--- Task input ---

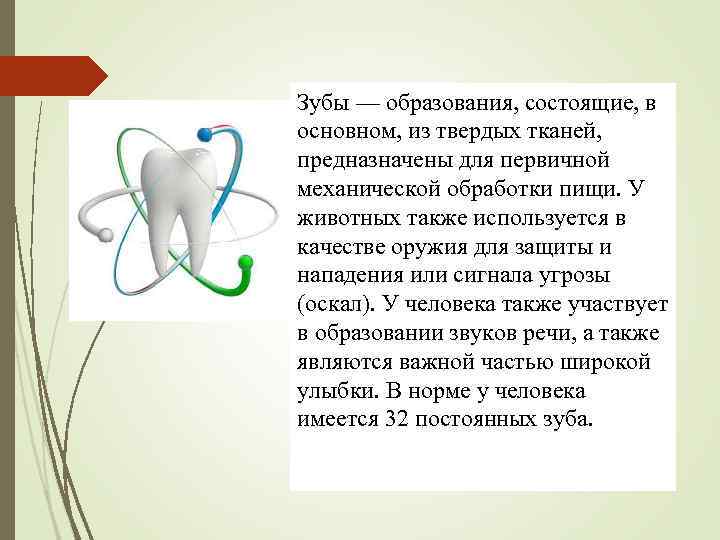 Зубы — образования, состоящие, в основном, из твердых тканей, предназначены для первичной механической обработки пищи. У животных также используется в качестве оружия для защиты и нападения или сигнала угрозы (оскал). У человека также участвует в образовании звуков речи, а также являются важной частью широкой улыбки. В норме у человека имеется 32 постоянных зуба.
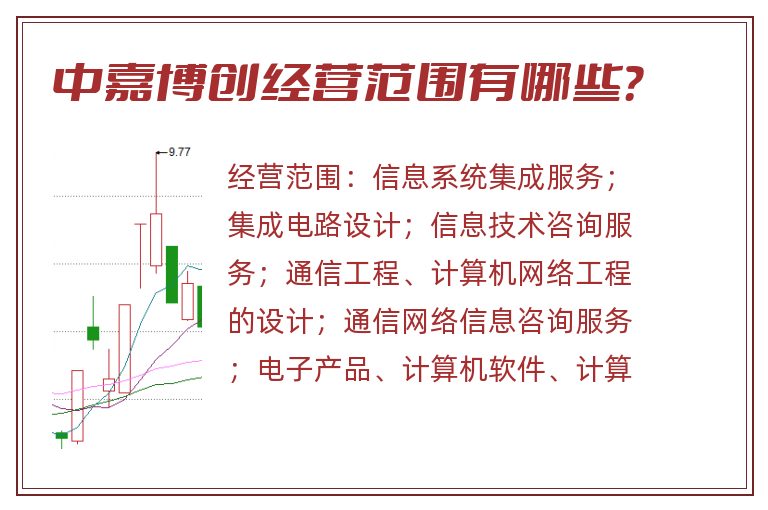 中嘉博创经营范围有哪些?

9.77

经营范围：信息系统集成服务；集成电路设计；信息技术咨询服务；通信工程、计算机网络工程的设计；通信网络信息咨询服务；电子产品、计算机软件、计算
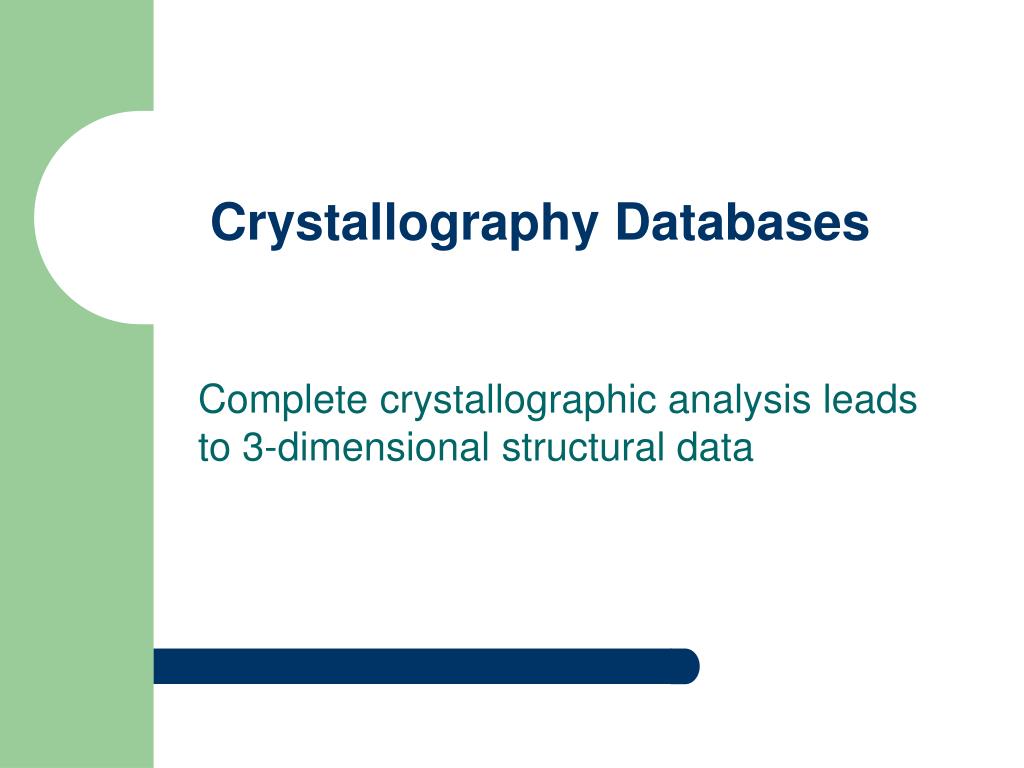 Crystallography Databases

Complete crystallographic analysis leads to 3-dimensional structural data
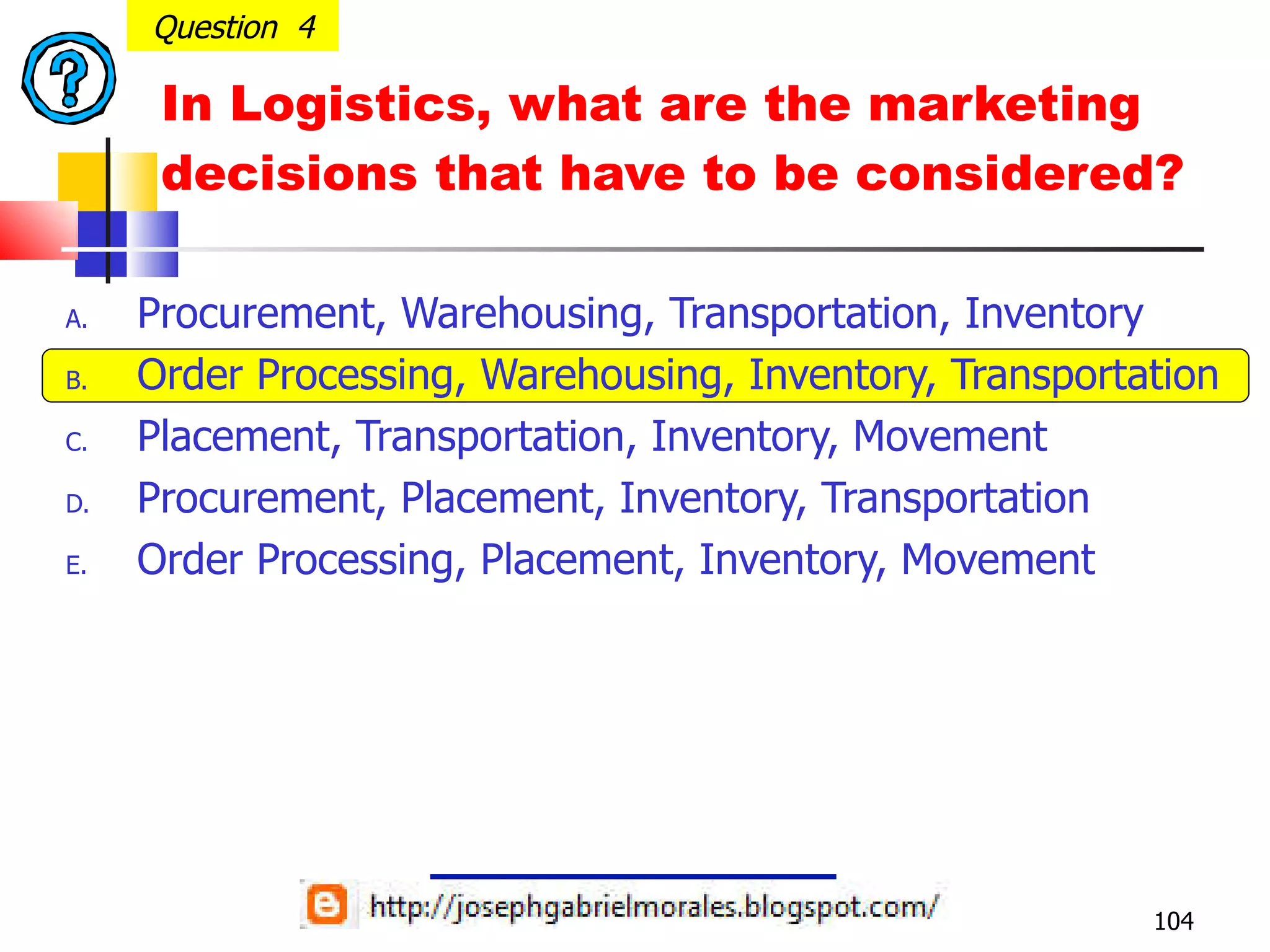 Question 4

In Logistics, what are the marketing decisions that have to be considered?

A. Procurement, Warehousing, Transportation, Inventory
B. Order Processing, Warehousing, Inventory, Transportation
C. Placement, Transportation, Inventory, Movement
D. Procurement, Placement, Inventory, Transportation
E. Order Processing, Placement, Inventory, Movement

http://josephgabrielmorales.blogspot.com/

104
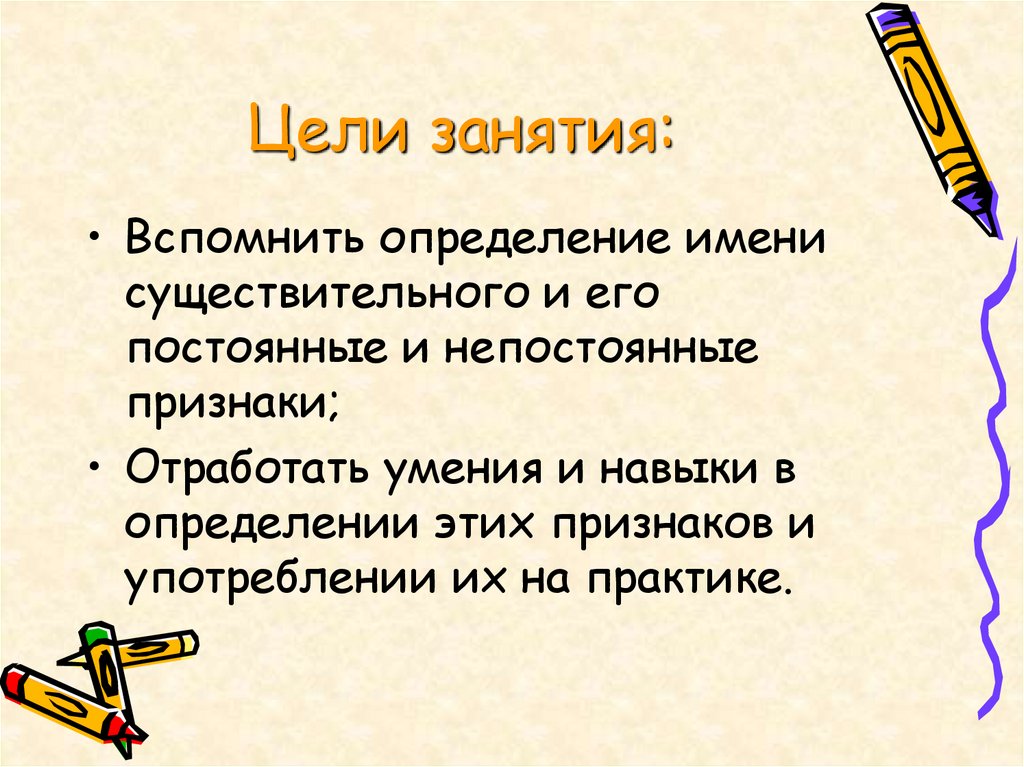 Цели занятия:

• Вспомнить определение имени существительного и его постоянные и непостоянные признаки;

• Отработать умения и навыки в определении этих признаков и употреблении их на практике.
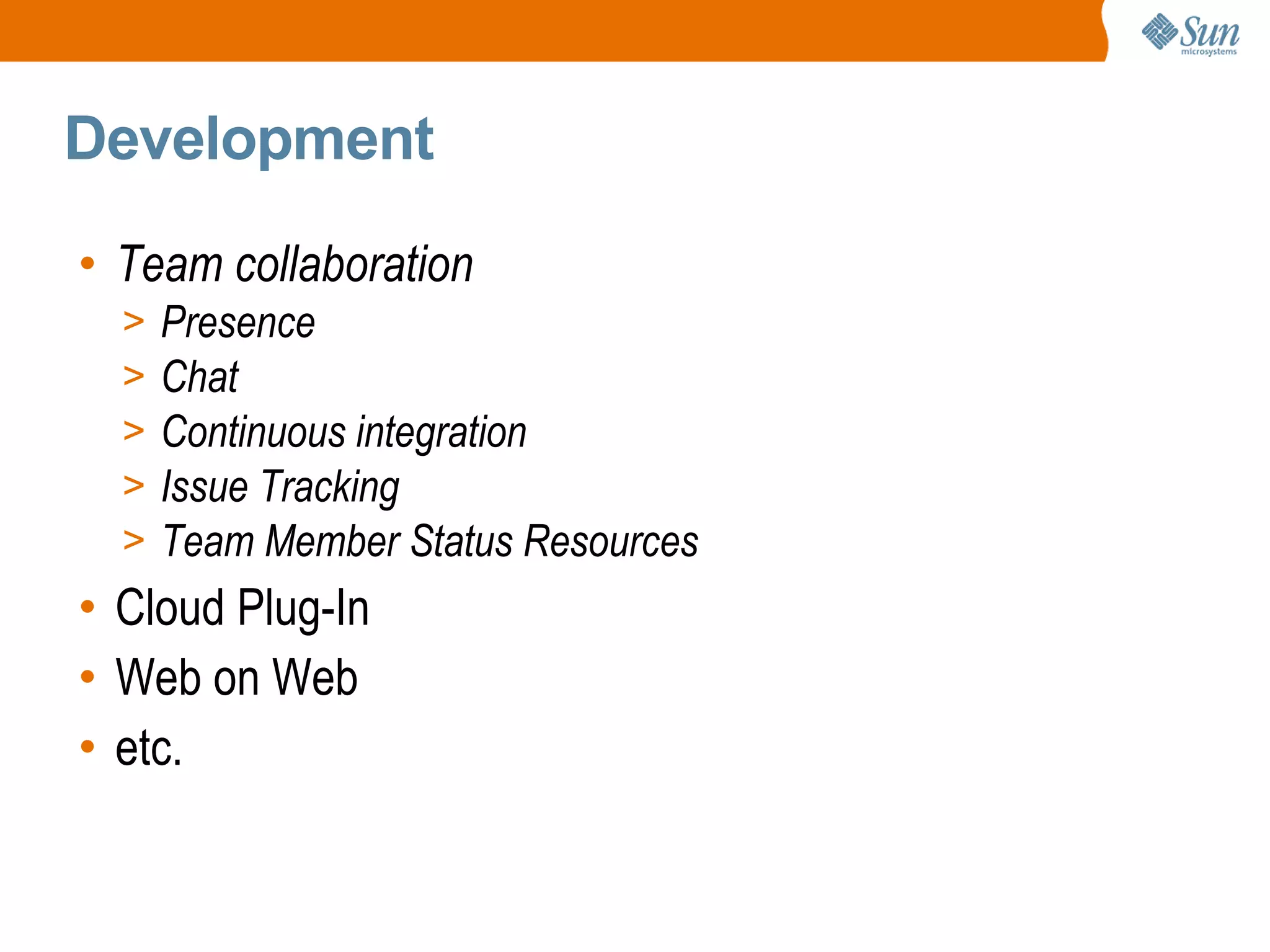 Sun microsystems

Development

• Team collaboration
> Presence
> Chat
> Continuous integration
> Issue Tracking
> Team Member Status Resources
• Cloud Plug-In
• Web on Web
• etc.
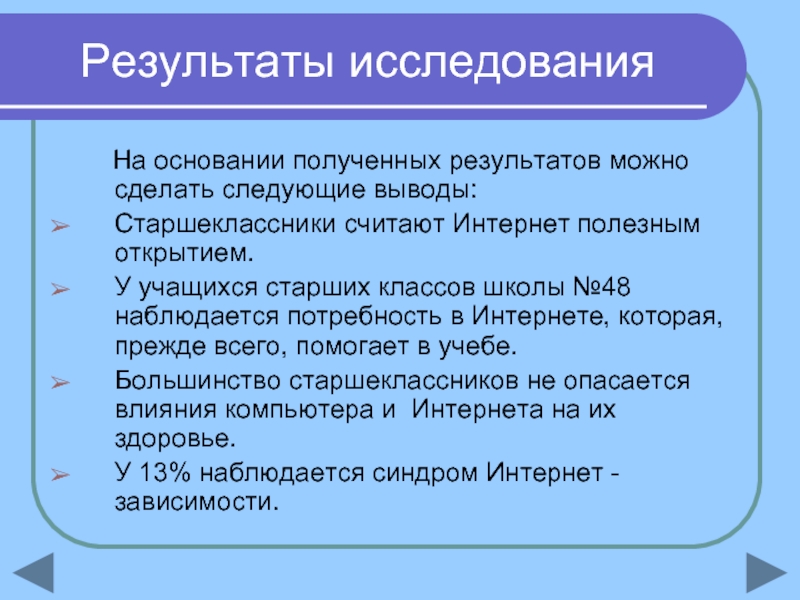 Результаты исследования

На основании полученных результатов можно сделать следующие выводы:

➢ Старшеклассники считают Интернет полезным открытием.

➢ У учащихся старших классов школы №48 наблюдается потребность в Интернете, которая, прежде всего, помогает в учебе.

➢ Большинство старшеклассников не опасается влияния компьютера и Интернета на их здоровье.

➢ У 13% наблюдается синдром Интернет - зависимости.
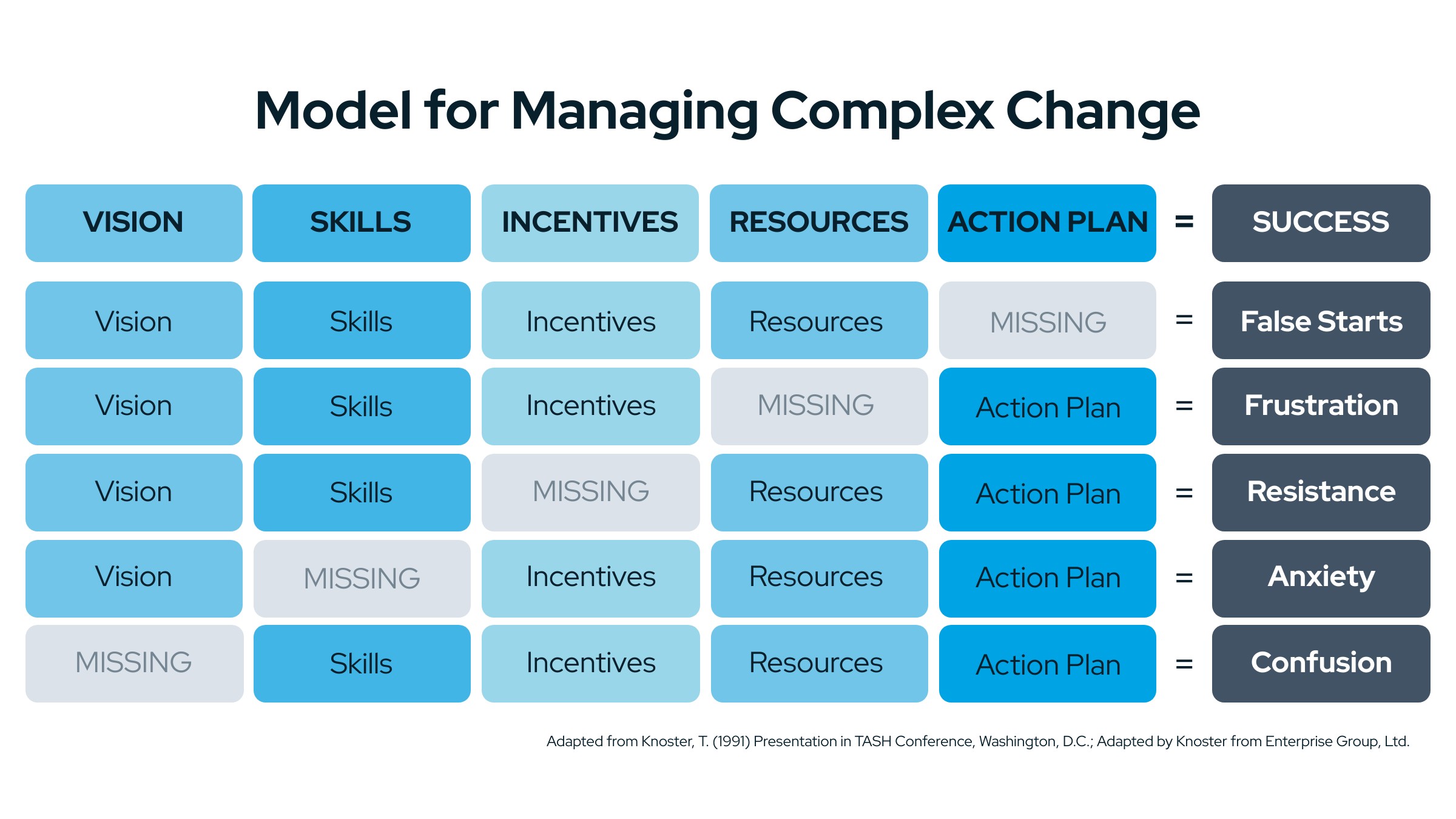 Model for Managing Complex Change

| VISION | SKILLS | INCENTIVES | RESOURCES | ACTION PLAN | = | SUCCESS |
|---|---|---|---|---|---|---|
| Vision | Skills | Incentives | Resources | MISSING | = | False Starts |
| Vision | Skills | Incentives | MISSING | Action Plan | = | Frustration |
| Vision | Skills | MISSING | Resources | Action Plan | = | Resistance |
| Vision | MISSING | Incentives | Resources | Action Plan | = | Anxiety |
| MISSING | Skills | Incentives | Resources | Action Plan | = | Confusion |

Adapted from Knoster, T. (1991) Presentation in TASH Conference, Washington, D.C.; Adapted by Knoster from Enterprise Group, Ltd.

--- Task details ---
From the data above, copy each line that holds "MISSING".

--- Final answer ---
| Vision | Skills | Incentives | Resources | MISSING | = | False Starts |
| Vision | Skills | Incentives | MISSING | Action Plan | = | Frustration |
| Vision | Skills | MISSING | Resources | Action Plan | = | Resistance |
| Vision | MISSING | Incentives | Resources | Action Plan | = | Anxiety |
| MISSING | Skills | Incentives | Resources | Action Plan | = | Confusion |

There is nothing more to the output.